▶ **EXTRACTED TEXT**

######

November 23rd, 2016
Will United States Supreme Court Eviscerate Affordable Care Act?
On March 4th, the United States Supreme Court heard oral arguments on the following question presented in the case of King v. Burwell: “Whether the IRS may permissibly promulgate regulations to extend tax credit subsidies to coverage purchased through exchanges established by the federal government under Section 1321 of the PPACA?”
At the heart of this dispute is Section 1401 (b)(2)(A) of the Patient Protection and Affordable Care Act (“ACA”), which describes taxpayers who are eligible for subsidies under the Act as those enrolled in health care plans acquired “through an Exchange established by a State” under Section 1311 (1) of the Act. Only sixteen states and the District of Columbia set up their own exchanges. No one disputes that consumers who shop in those states are eligible for subsidies. Rather, the dispute surrounds regulations the IRS promulgated that extended the tax credits to qualifying citizens who obtained insurance through a federally run exchange, in addition to those who signed up for insurance on a state run exchange.
The challengers (those attacking the Act) argued yesterday that the ACA language providing that subsidies are only available to those who enroll in a health care plan “through an exchange established by a State” is clear, and thus subsidies are not available for the residents of those states that decided against establishing their own exchanges. The challengers further contend that Congress was intent on giving the states the primary choice of whether to set up an exchange, using the subsidy system as an incentive to get them to go along, and thus must accept the consequence of some states declining to do so.
Counsel for the Government countered that this is a complex law, with the purpose of setting up a nationwide system, and many parts of the law’s content point to a universal system of exchanges operating within the subsidy system. The government further argued that Congress intended for each state to have an exchange, with the same basic characteristics-including subsidies-irrespective of whether the state itself or the federal government set up that exchange. The Court’s more liberal members, Justices Stephen G. Breyer, Ruth Bader Ginsburg, Elena Kagan, and Sonia Sotomayor are expected to agree with this argument and left little to no doubt that they would vote to uphold the nationwide subsidy system – in the thirty-four states where the insurance marketplace is run by the federal government, as well as in the sixteen where states set up their own.

######

▶ **ACTIVITY 1**
Reproduce the part of the King v. Burwell article starting at "At the heart" and ending at "state run exchange.".
▶ **ACTIVITY 2**
In the King v. Burwell article, why do the challengers say Congress must accept that some states declined to set up exchanges? Answer in one to three sentences.
▶ **ACTIVITY 3**
According to the King v. Burwell article, which places set up their own exchanges?
Rely only on the King v. Burwell article.

######

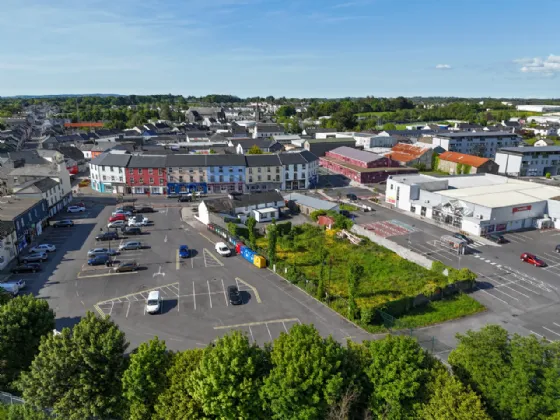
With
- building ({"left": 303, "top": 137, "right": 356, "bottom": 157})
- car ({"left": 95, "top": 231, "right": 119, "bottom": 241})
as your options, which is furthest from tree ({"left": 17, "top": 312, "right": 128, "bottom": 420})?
building ({"left": 303, "top": 137, "right": 356, "bottom": 157})

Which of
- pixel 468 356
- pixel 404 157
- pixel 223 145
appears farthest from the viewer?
pixel 223 145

######

▶ **EXPECTED OUTPUT 1**
At the heart of this dispute is Section 1401 (b)(2)(A) of the Patient Protection and Affordable Care Act (“ACA”), which describes taxpayers who are eligible for subsidies under the Act as those enrolled in health care plans acquired “through an Exchange established by a State” under Section 1311 (1) of the Act. Only sixteen states and the District of Columbia set up their own exchanges. No one disputes that consumers who shop in those states are eligible for subsidies. Rather, the dispute surrounds regulations the IRS promulgated that extended the tax credits to qualifying citizens who obtained insurance through a federally run exchange, in addition to those who signed up for insurance on a state run exchange.

▶ **EXPECTED OUTPUT 2**
The challengers contend that Congress intended to give the states the primary choice of whether to set up an exchange and used the subsidy system as an incentive to get them to go along. Because Congress designed it that way, it must accept the consequence of some states declining to do so.

▶ **EXPECTED OUTPUT 3**
Sixteen states and the District of Columbia.